As far as the Cheltenham Festival is concerned, Jonjo O’Neill will be best remembered for riding the legendary racemare Dawn Run who, in 1986, became the first, and so far only, horse to complete the Champion Hurdle – Cheltenham Gold Cup double. However, since turning his hand to training, and recovering from Non-Hodgkin’s Lymphoma, in the late Eighties, O’Neill has enjoyed several notable victories at the March showpiece.
For the first 15 years of his training career, O’Neill was based at Penrith, Cumbria. He sent out his first Cheltenham Festival winner, Danny Connors, in the Coral Golden Hurdle Final – now the Pertemps Network Final – in 1991 and was subsequently successful with Front Line in the National Hunt Chase in 1995 and Master Tern in the Vincent O’Brien County Handicap Hurdle in 2000. All three winners carried the famous green and gold hooped colours of his principal benefactor, John ‘J.P.’ McManus.

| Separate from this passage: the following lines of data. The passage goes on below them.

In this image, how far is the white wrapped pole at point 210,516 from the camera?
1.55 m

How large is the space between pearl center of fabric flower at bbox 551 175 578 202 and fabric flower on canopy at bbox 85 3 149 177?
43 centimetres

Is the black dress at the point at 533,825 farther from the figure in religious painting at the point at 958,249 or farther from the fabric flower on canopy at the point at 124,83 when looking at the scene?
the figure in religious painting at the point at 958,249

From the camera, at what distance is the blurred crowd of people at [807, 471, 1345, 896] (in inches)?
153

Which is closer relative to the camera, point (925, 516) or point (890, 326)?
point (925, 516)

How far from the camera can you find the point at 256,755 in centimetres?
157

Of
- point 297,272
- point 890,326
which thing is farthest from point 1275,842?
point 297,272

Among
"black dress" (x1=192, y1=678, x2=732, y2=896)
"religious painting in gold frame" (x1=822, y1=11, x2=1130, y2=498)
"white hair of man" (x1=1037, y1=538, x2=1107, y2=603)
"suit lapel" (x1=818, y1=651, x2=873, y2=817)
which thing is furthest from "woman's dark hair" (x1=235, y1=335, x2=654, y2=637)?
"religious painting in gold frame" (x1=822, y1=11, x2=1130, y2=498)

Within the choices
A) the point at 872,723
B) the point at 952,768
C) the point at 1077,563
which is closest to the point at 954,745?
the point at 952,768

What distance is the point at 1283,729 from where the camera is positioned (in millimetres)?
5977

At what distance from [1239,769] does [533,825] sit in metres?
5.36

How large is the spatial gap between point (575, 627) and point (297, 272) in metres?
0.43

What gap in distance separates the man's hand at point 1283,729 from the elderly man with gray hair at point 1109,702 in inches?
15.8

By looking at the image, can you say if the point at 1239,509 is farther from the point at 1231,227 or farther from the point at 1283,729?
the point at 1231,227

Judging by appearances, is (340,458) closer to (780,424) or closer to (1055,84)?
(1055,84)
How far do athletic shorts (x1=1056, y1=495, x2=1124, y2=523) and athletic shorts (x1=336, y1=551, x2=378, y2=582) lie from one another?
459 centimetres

Indeed, in 2001, McManus purchased Jackdaws Castle, a training centre originally built by David Nicholson in Temple Guiting, Gloucestershire, just 30 minutes’ drive from Prestbury Park, and installed O’Neill as trainer. The following year, O’Neill won the National Hunt Chase again with Rith Dubh, owned by McManus, and has since won the historic steeplechase a further four times, courtesy of Sudden Shock in 2003, Native Emperor in 2004, Butler’s Cabin in 2007 and Minella Rocco in 2016.

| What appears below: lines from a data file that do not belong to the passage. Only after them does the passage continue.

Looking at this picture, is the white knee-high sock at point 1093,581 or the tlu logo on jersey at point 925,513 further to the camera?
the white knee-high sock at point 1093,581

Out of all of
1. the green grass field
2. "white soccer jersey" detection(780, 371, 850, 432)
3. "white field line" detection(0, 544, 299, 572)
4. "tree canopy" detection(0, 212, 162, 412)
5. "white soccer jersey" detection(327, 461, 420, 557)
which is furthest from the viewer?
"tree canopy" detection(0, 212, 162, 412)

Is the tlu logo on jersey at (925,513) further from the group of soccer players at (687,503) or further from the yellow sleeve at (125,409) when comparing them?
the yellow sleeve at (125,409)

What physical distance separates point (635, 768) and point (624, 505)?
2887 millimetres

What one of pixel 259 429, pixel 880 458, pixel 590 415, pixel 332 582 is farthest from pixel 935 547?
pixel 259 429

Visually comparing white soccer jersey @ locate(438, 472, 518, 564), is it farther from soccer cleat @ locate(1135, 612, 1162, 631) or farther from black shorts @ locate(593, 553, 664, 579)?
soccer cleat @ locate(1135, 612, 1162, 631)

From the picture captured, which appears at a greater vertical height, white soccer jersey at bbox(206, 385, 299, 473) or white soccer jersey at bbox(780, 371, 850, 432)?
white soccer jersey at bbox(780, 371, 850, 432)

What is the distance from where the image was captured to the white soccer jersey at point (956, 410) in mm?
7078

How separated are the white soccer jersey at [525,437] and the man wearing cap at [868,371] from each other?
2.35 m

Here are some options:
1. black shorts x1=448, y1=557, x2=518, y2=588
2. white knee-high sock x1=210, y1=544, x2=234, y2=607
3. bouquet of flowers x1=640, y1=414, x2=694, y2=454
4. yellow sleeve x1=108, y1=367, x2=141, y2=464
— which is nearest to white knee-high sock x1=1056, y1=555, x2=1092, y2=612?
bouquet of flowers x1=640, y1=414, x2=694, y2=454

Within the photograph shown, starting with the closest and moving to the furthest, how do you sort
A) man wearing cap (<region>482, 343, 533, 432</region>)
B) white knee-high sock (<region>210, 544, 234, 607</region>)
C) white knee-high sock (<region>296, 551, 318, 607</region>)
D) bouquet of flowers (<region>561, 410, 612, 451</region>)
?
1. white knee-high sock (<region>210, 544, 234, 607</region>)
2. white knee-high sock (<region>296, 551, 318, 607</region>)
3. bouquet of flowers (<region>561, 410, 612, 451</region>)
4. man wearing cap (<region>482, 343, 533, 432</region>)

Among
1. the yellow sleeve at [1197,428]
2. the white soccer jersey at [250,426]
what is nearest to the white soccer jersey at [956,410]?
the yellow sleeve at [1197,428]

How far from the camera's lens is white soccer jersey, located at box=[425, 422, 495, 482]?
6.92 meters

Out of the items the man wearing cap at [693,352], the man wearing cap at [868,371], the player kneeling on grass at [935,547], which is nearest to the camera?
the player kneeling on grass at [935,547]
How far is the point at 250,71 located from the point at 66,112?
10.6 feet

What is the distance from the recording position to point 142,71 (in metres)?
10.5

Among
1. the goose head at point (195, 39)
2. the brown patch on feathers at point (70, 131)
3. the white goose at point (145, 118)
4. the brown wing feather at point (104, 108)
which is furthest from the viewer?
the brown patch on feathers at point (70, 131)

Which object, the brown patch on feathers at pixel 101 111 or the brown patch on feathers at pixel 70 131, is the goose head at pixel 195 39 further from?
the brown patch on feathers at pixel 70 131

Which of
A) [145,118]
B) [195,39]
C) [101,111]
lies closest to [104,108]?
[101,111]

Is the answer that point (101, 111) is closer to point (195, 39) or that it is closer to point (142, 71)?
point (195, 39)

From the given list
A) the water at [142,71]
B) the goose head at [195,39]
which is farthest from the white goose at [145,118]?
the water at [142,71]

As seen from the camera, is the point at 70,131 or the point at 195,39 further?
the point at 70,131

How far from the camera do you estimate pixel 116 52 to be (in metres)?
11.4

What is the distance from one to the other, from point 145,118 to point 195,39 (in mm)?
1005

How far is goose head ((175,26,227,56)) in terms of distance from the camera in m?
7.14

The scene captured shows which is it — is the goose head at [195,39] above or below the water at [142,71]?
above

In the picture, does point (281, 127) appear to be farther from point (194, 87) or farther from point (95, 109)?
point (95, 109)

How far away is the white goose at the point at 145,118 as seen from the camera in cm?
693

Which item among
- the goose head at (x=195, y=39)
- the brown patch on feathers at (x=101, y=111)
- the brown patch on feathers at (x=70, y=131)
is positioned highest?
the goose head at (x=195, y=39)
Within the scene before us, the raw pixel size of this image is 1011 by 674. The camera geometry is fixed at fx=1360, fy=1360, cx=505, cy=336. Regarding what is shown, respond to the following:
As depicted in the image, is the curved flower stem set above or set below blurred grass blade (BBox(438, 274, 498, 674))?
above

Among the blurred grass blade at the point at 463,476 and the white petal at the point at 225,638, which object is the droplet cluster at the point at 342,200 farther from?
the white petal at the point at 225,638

O’Neill enjoyed his highest-profile Festival victory with Synchronised, owned by McManus and ridden by Sir Anthony McCoy, in the Cheltenham Gold Cup in 2012, but it is worth noting that he has also won the Stayers’ Hurdle twice, with Iris’s Gift in 2004 and More Of That in 2014, and the Pertemps Network three times, with Inching Closer in 2003, Creon in 2004 and Holywell in 2013. All told, he has saddled 26 Cheltenham Festival winners; his most successful horse, so far, at the Festival was Albertas Run, who won the Royal & Sun Alliance Chase in 2008, before recording back-to-back victories in the Ryanair Chase in 2010 and 2011.